La Fonderie Brunswick fermera ses portes d'ici la fin de l'année

Publié le 13/11/2019 à 10:19, mis à jour le 13/11/2019 à 16:16

La Fonderie Brunswick fermera ses portes d'ici la fin de l'année

Publié le 13/11/2019 à 10:19, mis à jour le 13/11/2019 à 16:16

Par La Presse Canadienne

(Photo: 123RF)

La compagnie Glencore Canada a annoncé mercredi matin la fermeture permanente, d’ici la fin de l’année, de la Fonderie Brunswick, à Belledune, au Nouveau-Brunswick, qui emploie 420 travailleurs.

Glencore soutient que la fonderie de plomb, qui a ouvert en 1966, n’est plus rentable depuis la fermeture en 2013 de la mine Brunswick, qui fournissait à proximité du zinc et du plomb. La multinationale suisse assure qu’elle souhaite offrir des prestations de retraite et des indemnités de départ aux travailleurs concernés, ou la possibilité d’emplois dans d’autres sites de Glencore au Canada et dans le monde, l’entreprise est présente dans 35 pays.

« Au cours des trois dernières années, l’usine a perdu en moyenne 30 millions $ par an, plus les investissements en immobilisations nécessaires », a soutenu mercredi le porte-parole de Glencore Canada, Alexis Segal. L’entreprise importait depuis 2013 des concentrés du monde entier pour les traiter à Belledune, mais en raison des coûts de transport et de la concurrence accrue, il était impossible de rentabiliser ces activités, soutient M. Segal.
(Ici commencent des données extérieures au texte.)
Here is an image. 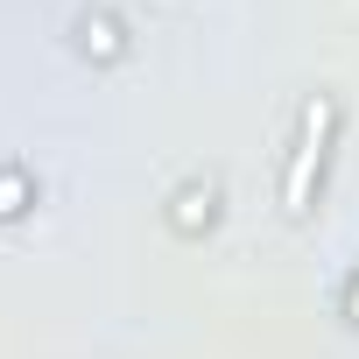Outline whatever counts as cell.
Masks as SVG:
<instances>
[{
    "label": "cell",
    "instance_id": "obj_1",
    "mask_svg": "<svg viewBox=\"0 0 359 359\" xmlns=\"http://www.w3.org/2000/svg\"><path fill=\"white\" fill-rule=\"evenodd\" d=\"M324 120H331V106L317 99V106L303 113V148H296V169H289V205H303V184H310V162L324 155Z\"/></svg>",
    "mask_w": 359,
    "mask_h": 359
}]
</instances>
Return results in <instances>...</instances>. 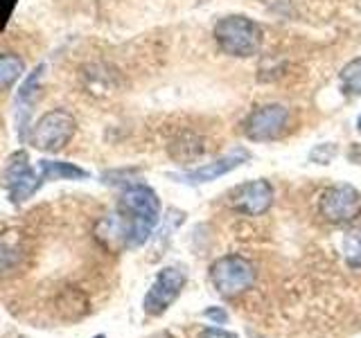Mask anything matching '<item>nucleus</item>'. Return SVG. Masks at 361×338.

« Toutes les fonderies de plomb en Occident qui ne sont pas liées à une mine captive sont en difficultés », a-t-il déclaré en entrevue. « Les Chinois ont construit de nombreuses fonderies de plomb au cours des dernières années et s’approprient l’essentiel du concentré disponible. »

La fonderie de Belledune cessera ses activités d’ici Noël, mais M. Segal a indiqué que la mise hors service et la réhabilitation du site prendront quelques années. Il faudra d’abord procéder à des études, y compris l’évaluation des sols.
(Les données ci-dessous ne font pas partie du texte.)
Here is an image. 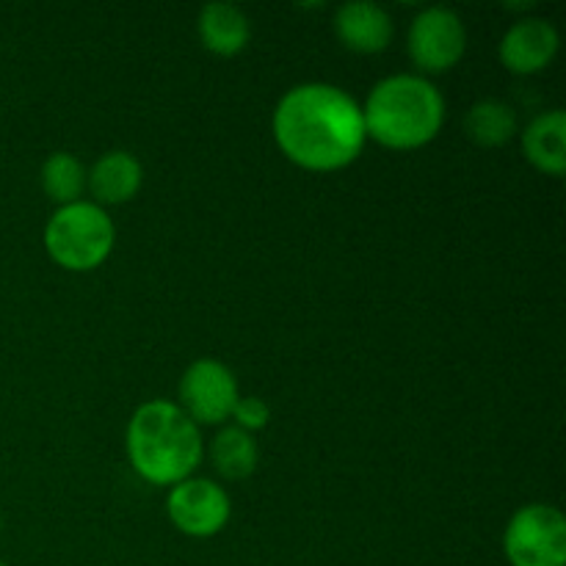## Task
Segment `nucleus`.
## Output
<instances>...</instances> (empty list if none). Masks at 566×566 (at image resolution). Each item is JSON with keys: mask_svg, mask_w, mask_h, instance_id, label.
Here are the masks:
<instances>
[{"mask_svg": "<svg viewBox=\"0 0 566 566\" xmlns=\"http://www.w3.org/2000/svg\"><path fill=\"white\" fill-rule=\"evenodd\" d=\"M335 31L348 50L381 53L392 39V20L374 0H354L337 9Z\"/></svg>", "mask_w": 566, "mask_h": 566, "instance_id": "obj_10", "label": "nucleus"}, {"mask_svg": "<svg viewBox=\"0 0 566 566\" xmlns=\"http://www.w3.org/2000/svg\"><path fill=\"white\" fill-rule=\"evenodd\" d=\"M0 566H6V564H3V562H0Z\"/></svg>", "mask_w": 566, "mask_h": 566, "instance_id": "obj_18", "label": "nucleus"}, {"mask_svg": "<svg viewBox=\"0 0 566 566\" xmlns=\"http://www.w3.org/2000/svg\"><path fill=\"white\" fill-rule=\"evenodd\" d=\"M114 235V224L97 202H72L50 216L44 247L66 271H92L111 254Z\"/></svg>", "mask_w": 566, "mask_h": 566, "instance_id": "obj_4", "label": "nucleus"}, {"mask_svg": "<svg viewBox=\"0 0 566 566\" xmlns=\"http://www.w3.org/2000/svg\"><path fill=\"white\" fill-rule=\"evenodd\" d=\"M523 147L531 164L547 175H564L566 169V114H539L523 133Z\"/></svg>", "mask_w": 566, "mask_h": 566, "instance_id": "obj_12", "label": "nucleus"}, {"mask_svg": "<svg viewBox=\"0 0 566 566\" xmlns=\"http://www.w3.org/2000/svg\"><path fill=\"white\" fill-rule=\"evenodd\" d=\"M199 36L210 53L235 55L249 44L252 28L247 14L232 3H208L199 14Z\"/></svg>", "mask_w": 566, "mask_h": 566, "instance_id": "obj_13", "label": "nucleus"}, {"mask_svg": "<svg viewBox=\"0 0 566 566\" xmlns=\"http://www.w3.org/2000/svg\"><path fill=\"white\" fill-rule=\"evenodd\" d=\"M169 517L186 536H216L230 520V497L208 479H186L171 486Z\"/></svg>", "mask_w": 566, "mask_h": 566, "instance_id": "obj_8", "label": "nucleus"}, {"mask_svg": "<svg viewBox=\"0 0 566 566\" xmlns=\"http://www.w3.org/2000/svg\"><path fill=\"white\" fill-rule=\"evenodd\" d=\"M446 99L434 83L418 75L385 77L368 94L363 108L365 136L392 149L423 147L440 133Z\"/></svg>", "mask_w": 566, "mask_h": 566, "instance_id": "obj_3", "label": "nucleus"}, {"mask_svg": "<svg viewBox=\"0 0 566 566\" xmlns=\"http://www.w3.org/2000/svg\"><path fill=\"white\" fill-rule=\"evenodd\" d=\"M468 33L457 11L431 6L409 28V55L423 72H446L462 59Z\"/></svg>", "mask_w": 566, "mask_h": 566, "instance_id": "obj_7", "label": "nucleus"}, {"mask_svg": "<svg viewBox=\"0 0 566 566\" xmlns=\"http://www.w3.org/2000/svg\"><path fill=\"white\" fill-rule=\"evenodd\" d=\"M558 53V31L542 17H525L514 22L501 42V61L517 75L545 70Z\"/></svg>", "mask_w": 566, "mask_h": 566, "instance_id": "obj_9", "label": "nucleus"}, {"mask_svg": "<svg viewBox=\"0 0 566 566\" xmlns=\"http://www.w3.org/2000/svg\"><path fill=\"white\" fill-rule=\"evenodd\" d=\"M142 164H138L136 155L122 153V149H114V153L103 155V158L94 164L92 175L86 177L88 186H92L94 199L103 205H119L127 202L138 193L142 188Z\"/></svg>", "mask_w": 566, "mask_h": 566, "instance_id": "obj_11", "label": "nucleus"}, {"mask_svg": "<svg viewBox=\"0 0 566 566\" xmlns=\"http://www.w3.org/2000/svg\"><path fill=\"white\" fill-rule=\"evenodd\" d=\"M274 138L282 153L304 169H343L363 153V108L343 88L302 83L276 105Z\"/></svg>", "mask_w": 566, "mask_h": 566, "instance_id": "obj_1", "label": "nucleus"}, {"mask_svg": "<svg viewBox=\"0 0 566 566\" xmlns=\"http://www.w3.org/2000/svg\"><path fill=\"white\" fill-rule=\"evenodd\" d=\"M127 457L142 479L180 484L202 459V437L177 403L147 401L127 423Z\"/></svg>", "mask_w": 566, "mask_h": 566, "instance_id": "obj_2", "label": "nucleus"}, {"mask_svg": "<svg viewBox=\"0 0 566 566\" xmlns=\"http://www.w3.org/2000/svg\"><path fill=\"white\" fill-rule=\"evenodd\" d=\"M182 412L193 423H224L238 403V381L224 363L216 359H197L191 368L182 374L180 381Z\"/></svg>", "mask_w": 566, "mask_h": 566, "instance_id": "obj_6", "label": "nucleus"}, {"mask_svg": "<svg viewBox=\"0 0 566 566\" xmlns=\"http://www.w3.org/2000/svg\"><path fill=\"white\" fill-rule=\"evenodd\" d=\"M503 551L512 566H564V514L547 503H531V506L520 509L503 534Z\"/></svg>", "mask_w": 566, "mask_h": 566, "instance_id": "obj_5", "label": "nucleus"}, {"mask_svg": "<svg viewBox=\"0 0 566 566\" xmlns=\"http://www.w3.org/2000/svg\"><path fill=\"white\" fill-rule=\"evenodd\" d=\"M230 418H235V426L243 431H260L269 426L271 409L263 398H238L235 409H232Z\"/></svg>", "mask_w": 566, "mask_h": 566, "instance_id": "obj_17", "label": "nucleus"}, {"mask_svg": "<svg viewBox=\"0 0 566 566\" xmlns=\"http://www.w3.org/2000/svg\"><path fill=\"white\" fill-rule=\"evenodd\" d=\"M210 459H213L216 470L224 479L241 481L247 475H252L254 468H258V446L249 437V431L230 426V429H221L216 434L213 448H210Z\"/></svg>", "mask_w": 566, "mask_h": 566, "instance_id": "obj_15", "label": "nucleus"}, {"mask_svg": "<svg viewBox=\"0 0 566 566\" xmlns=\"http://www.w3.org/2000/svg\"><path fill=\"white\" fill-rule=\"evenodd\" d=\"M42 186L53 202H81V193L86 188V169L75 155L53 153L42 166Z\"/></svg>", "mask_w": 566, "mask_h": 566, "instance_id": "obj_16", "label": "nucleus"}, {"mask_svg": "<svg viewBox=\"0 0 566 566\" xmlns=\"http://www.w3.org/2000/svg\"><path fill=\"white\" fill-rule=\"evenodd\" d=\"M464 130L481 147H501L517 133V114L501 99H481L464 116Z\"/></svg>", "mask_w": 566, "mask_h": 566, "instance_id": "obj_14", "label": "nucleus"}]
</instances>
La fonderie Brunswick offrait depuis 1966 des emplois précieux le long de la côte nord du Nouveau-Brunswick. Le maire de Belledune, Joe Noel, a appris la fermeture mercredi matin lors d’une rencontre avec des représentants de Glencore. « C’est un coup dur pour tout le nord du Nouveau-Brunswick », a-t-il déclaré en entrevue. « C’est dévastateur, mais nous sommes des gens résilients. Nous ferons ce que nous devons faire. »

Il a ajouté que bien que la fermeture frappe surtout durement son patelin d’environ 1400 habitants, de nombreux employés de la fonderie viennent d’aussi loin que Bathurst et Campbellton. Le maire Noel a rappelé que le port de Belledune travaillait d’arrache-pied pour attirer de nouvelles entreprises et qu’il aimerait voir si l’un des bâtiments de la fonderie pourrait être utilisé par d’autres entreprises.

Près de 280 travailleurs de la fonderie de Belledune avaient été mis en lock-out par Glencore le 24 avril dernier. Le syndicat des Métallos affirme que le conflit de travail porte principalement sur le maintien des normes de santé et sécurité. Pour sa part, l’employeur soutient que la décision de fermer le site de Belledune n’a rien à voir avec le conflit de travail.

Une cinquantaine de travailleurs en lock-out de la fonderie Brunswick effectuaient d’ailleurs mercredi une tournée des installations de Glencore dans la région de Montréal : le siège social de Mine Raglan à Laval, la Fonderie générale, dans l’arrondissement Lachine, à Montréal, et l’affinerie de cuivre CCR, à Montréal-Est.